Attitudes about women in rural India remain, shall we say, traditional: Women are expected to cook and clean and to have lots of babies. Surveys from 2001 to 2003 show that rural Indian women don’t have a lot of control over their lives. More than half need permission from their husbands to go shopping. Two-thirds need their husbands’ permission to visit friends. Spousal beating is common and accepted: Sixty-two percent of women believe that it is sometimes acceptable. Thirty-four percent of the women surveyed believed a husband could hit his wife if she neglected the children, while nearly a third believed that showing disrespect and going places without permission warranted a beating. One fifth of women believe husbands are entitled to hit them for cooking a lousy dinner.

The usual avenue for bettering women’s circumstances in the developing world is education. Women with more education have access to better jobs outside the home, better control of their fertility, and better bargaining power with their husbands. Education has other benefits, too, so it’s understandably a big investment priority for most governments. But education changes attitudes slowly. So, how about TV, a quicker fix?

In the last decade, cable television has arrived in remote Indian villages, bringing with it commercial television programming heavy on game shows and Indian soap operas. Before you laugh—a feminist Days of Our Lives?—consider that the most popular Indian series take place in urban settings. Their emancipated female characters are well-educated, work outside the home, control their own money, and have fewer children than rural women. (One of the most popular shows in 2007, called Because a Mother-in-Law Was Once a Daughter-in-Law, Also, describes the life of a wealthy Mumbai family and features plots revolving around family and gender.) So, Jensen and Oster asked, does the arrival of these shows change attitudes in ways that improve women’s lives?

The authors followed women in 2,700 households in villages in four states (Bihar, Goa, Haryana, and Tamil Nadu) and the capital, Delhi, from 2001 to 2003. Access to television in remote Indian villages has changed substantially in the past few years. Of the 180 villages the authors studied, 65 already had cable in 2001, and by the end of 2003, 21 more had access. Not surprisingly, when a village gets access to cable, villagers tend to watch more TV: Forty percent report watching weekly before cable came to town compared with 80 percent after.

What’s the effect? In the places that didn’t get cable by 2003, and in the places that already had it at the beginning of the period studied, attitudes concerning women remained relatively stable. (They were more pro-women in places that already had cable.) But in the 21 villages that got cable between 2001 and 2003, women’s attitudes changed quickly and substantially.

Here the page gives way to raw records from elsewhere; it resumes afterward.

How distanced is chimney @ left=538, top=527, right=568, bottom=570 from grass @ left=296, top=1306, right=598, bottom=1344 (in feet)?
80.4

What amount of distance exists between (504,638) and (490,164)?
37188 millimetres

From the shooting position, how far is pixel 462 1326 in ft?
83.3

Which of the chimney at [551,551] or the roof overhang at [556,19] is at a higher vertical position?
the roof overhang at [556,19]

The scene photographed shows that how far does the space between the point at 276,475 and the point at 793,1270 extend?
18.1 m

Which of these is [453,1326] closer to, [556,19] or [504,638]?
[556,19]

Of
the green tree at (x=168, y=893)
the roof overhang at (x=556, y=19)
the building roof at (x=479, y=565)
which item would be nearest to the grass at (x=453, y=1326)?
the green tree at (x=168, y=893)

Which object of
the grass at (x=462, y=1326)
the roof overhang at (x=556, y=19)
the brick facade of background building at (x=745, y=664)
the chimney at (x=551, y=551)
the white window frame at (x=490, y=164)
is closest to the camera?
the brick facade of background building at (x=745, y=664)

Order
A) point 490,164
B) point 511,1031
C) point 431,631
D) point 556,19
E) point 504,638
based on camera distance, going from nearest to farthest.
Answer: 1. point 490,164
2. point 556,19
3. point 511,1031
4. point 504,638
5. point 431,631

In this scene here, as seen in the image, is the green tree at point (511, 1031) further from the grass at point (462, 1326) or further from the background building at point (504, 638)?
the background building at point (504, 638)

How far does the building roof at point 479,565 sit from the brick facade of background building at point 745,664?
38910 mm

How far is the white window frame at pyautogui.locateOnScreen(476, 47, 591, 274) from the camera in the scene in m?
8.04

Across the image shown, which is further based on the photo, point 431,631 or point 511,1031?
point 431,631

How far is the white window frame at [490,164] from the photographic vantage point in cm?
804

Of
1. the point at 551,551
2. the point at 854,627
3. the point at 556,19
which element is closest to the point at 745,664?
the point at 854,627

The authors focus on three measures: autonomy (whether the woman gets to make her own decisions about shopping, health, and whom she visits), attitudes toward beating (the number of circumstances in which women view beating as acceptable), and whether women prefer having male children. After a village got cable, women’s preference for male children fell by 12 percentage points. The average number of situations in which women said that wife beating is acceptable fell by about 10 percent. And the authors’ composite autonomy index jumped substantially, by an amount equivalent to the attitude difference associated with 5.5 years of additional education.

So far, these results concern measures of attitude rather than behavior—indicating, perhaps, that TV just teaches women to give the answers that surveying do-gooders want to hear. But the authors also measured the women’s average number of births and the likelihood that their children were enrolled in school. When cable came to town, boys’ rates of school attendance stayed the same, while girls between the ages of 6 and 10 were 8 percent more likely to go to school. The effects on fertility were even more dramatic: For women under the age of 35, average number of births fell annually by more than half. It’s possible, however, that this shows a change in the timing of births rather than overall lifetime fertility, given the study’s relatively short duration.

Jensen and Oster think that TV works its magic on women by providing them a new televised set of peers and in turn changing their attitudes. Supporting this conclusion is evidence that TV’s emancipatory effects were larger in places where women initially held more traditional attitudes. For example, in the places where women had formerly held high preferences for sons, the share preferring sons fell 20 percentage points with the arrival of cable, compared with a 12 percent decline overall.

Americans’ average TV-viewing time of four hours a day may still be too much of a good thing. But the women of rural India, who are just getting started on their favorite cable shows, should perhaps call the TV the Empowerment Box instead of the Idiot Box.